[[ MATERIAL SUPPLIED, beginning ]]

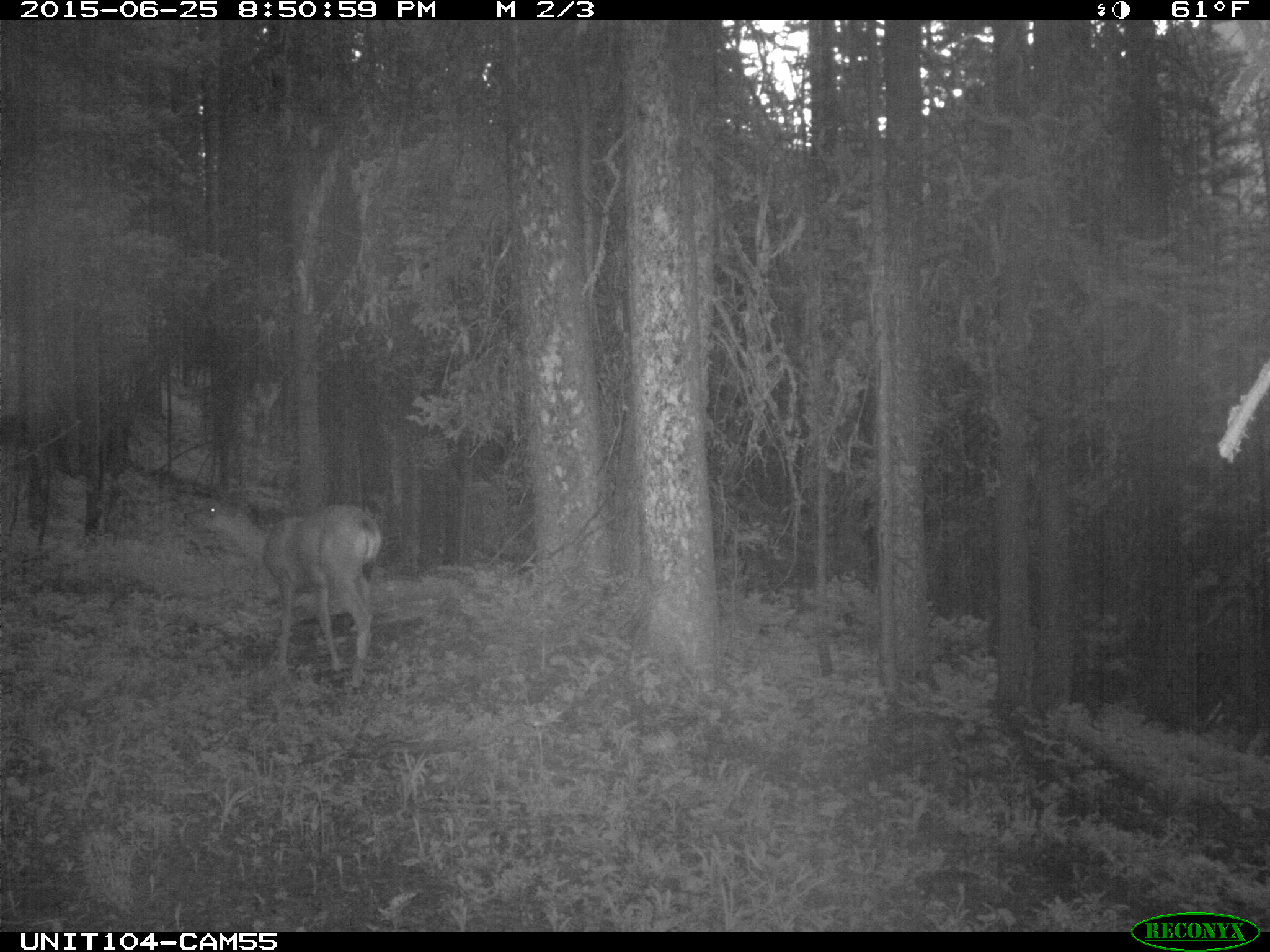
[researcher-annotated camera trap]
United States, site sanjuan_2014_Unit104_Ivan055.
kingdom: Animalia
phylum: Chordata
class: Mammalia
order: Artiodactyla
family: Cervidae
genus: Odocoileus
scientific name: Odocoileus hemionus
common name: mule deer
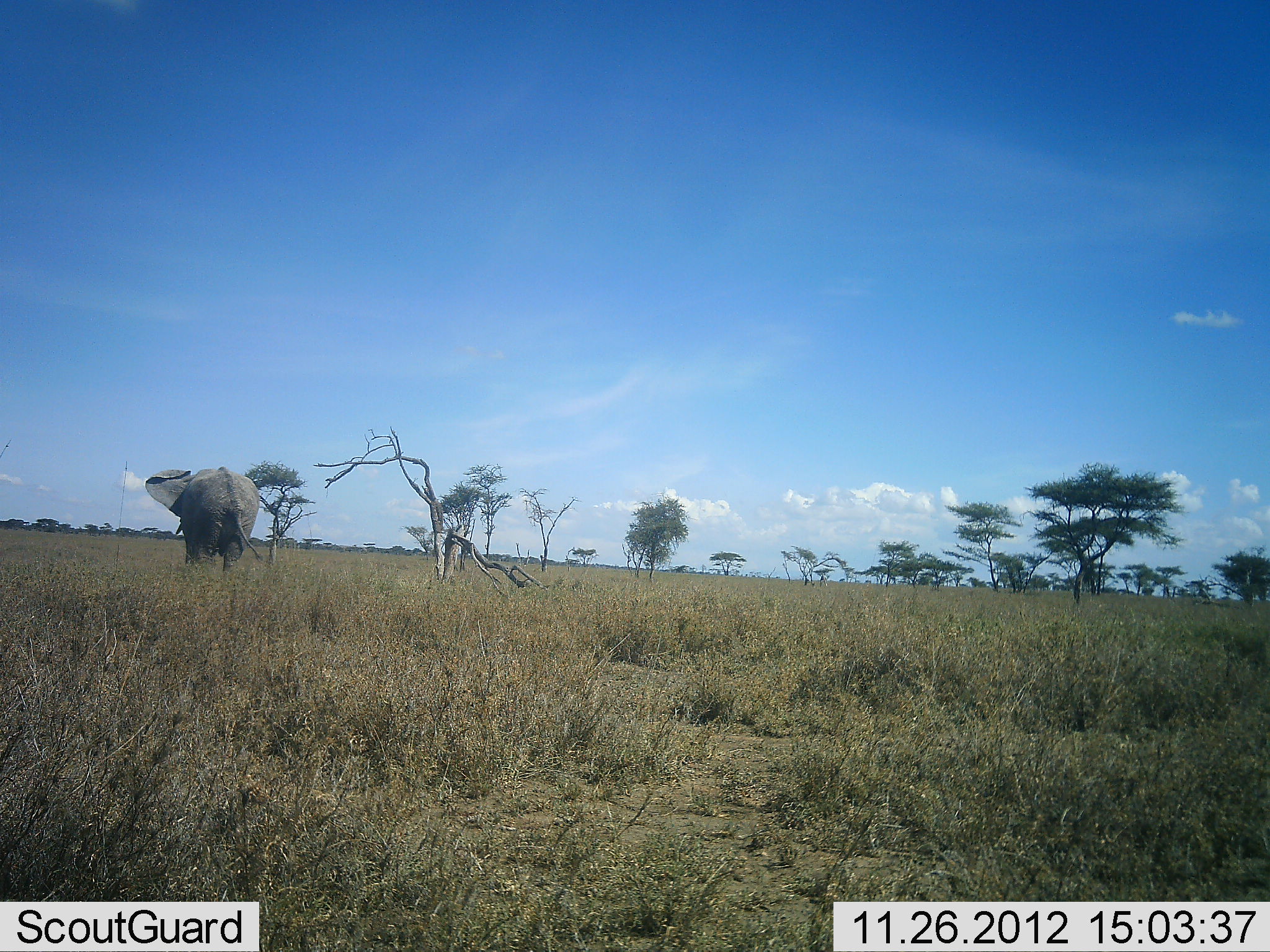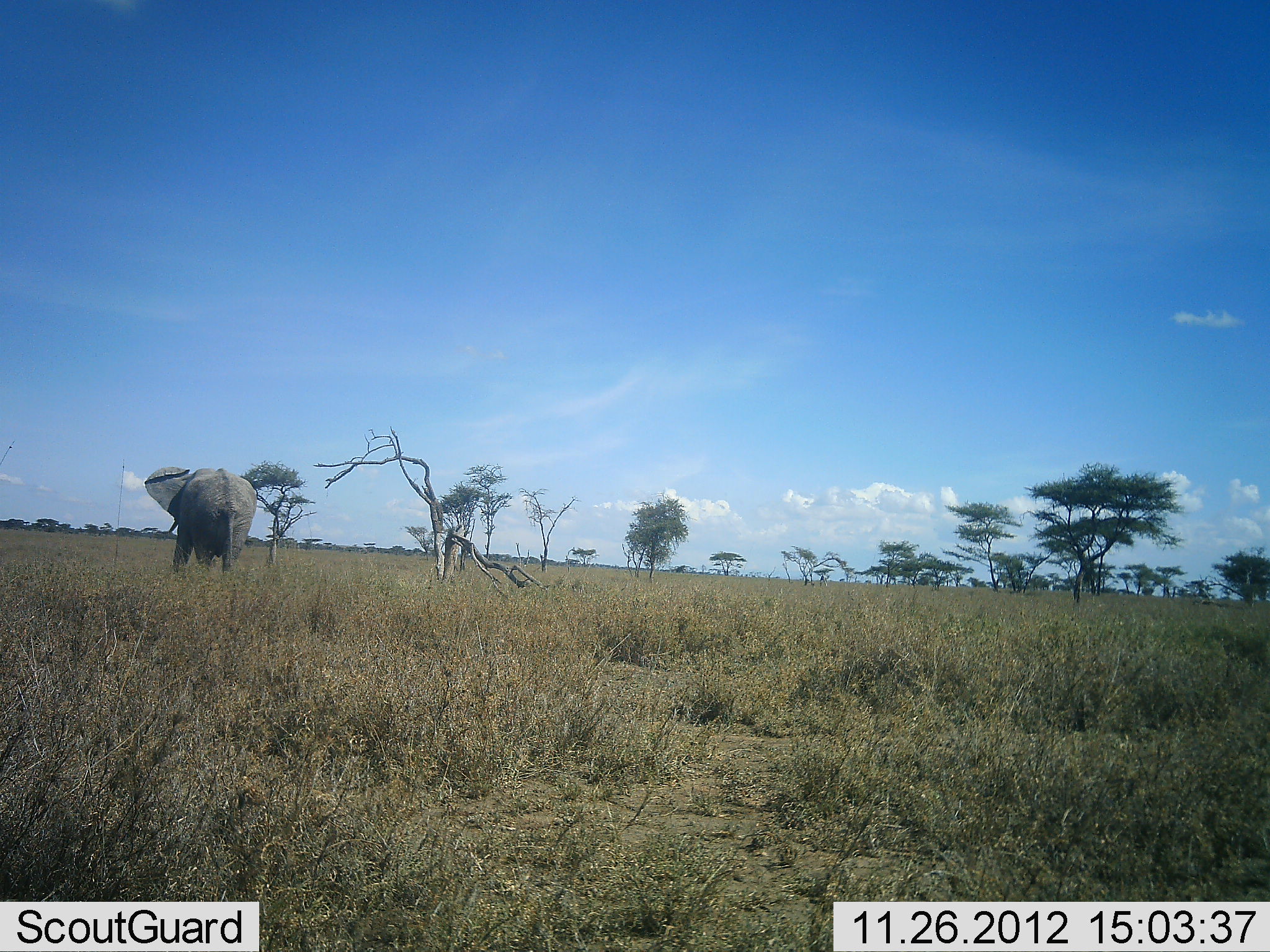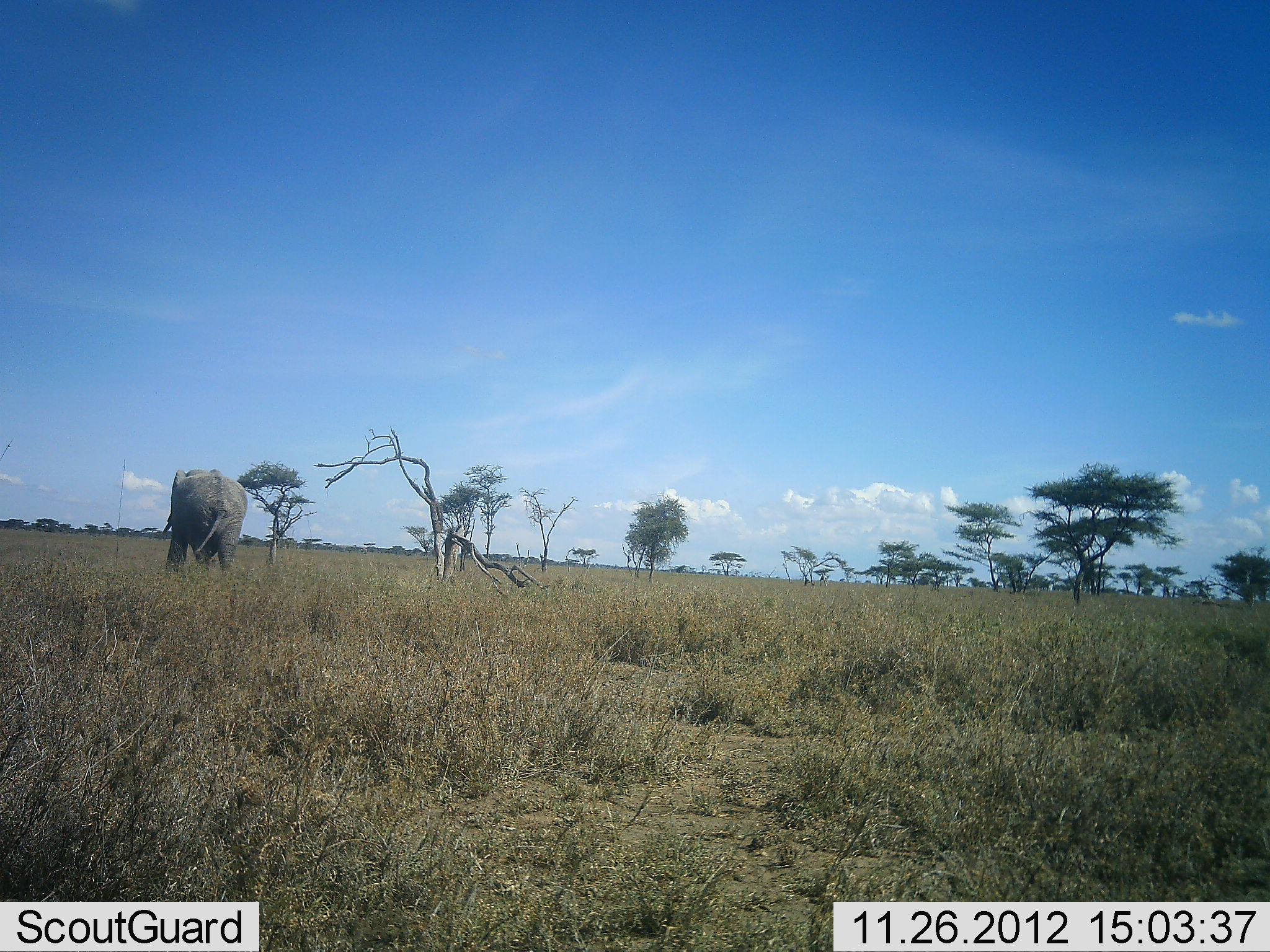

[[ MATERIAL SUPPLIED, end ]]

TASK INSTRUCTIONS ->
Without the pictures, print the whole listing exactly as given.

OUTPUT FOR THIS EXERCISE ->
[researcher-annotated camera trap]
United States, site sanjuan_2014_Unit104_Ivan055.
kingdom: Animalia
phylum: Chordata
class: Mammalia
order: Artiodactyla
family: Cervidae
genus: Odocoileus
scientific name: Odocoileus hemionus
common name: mule deer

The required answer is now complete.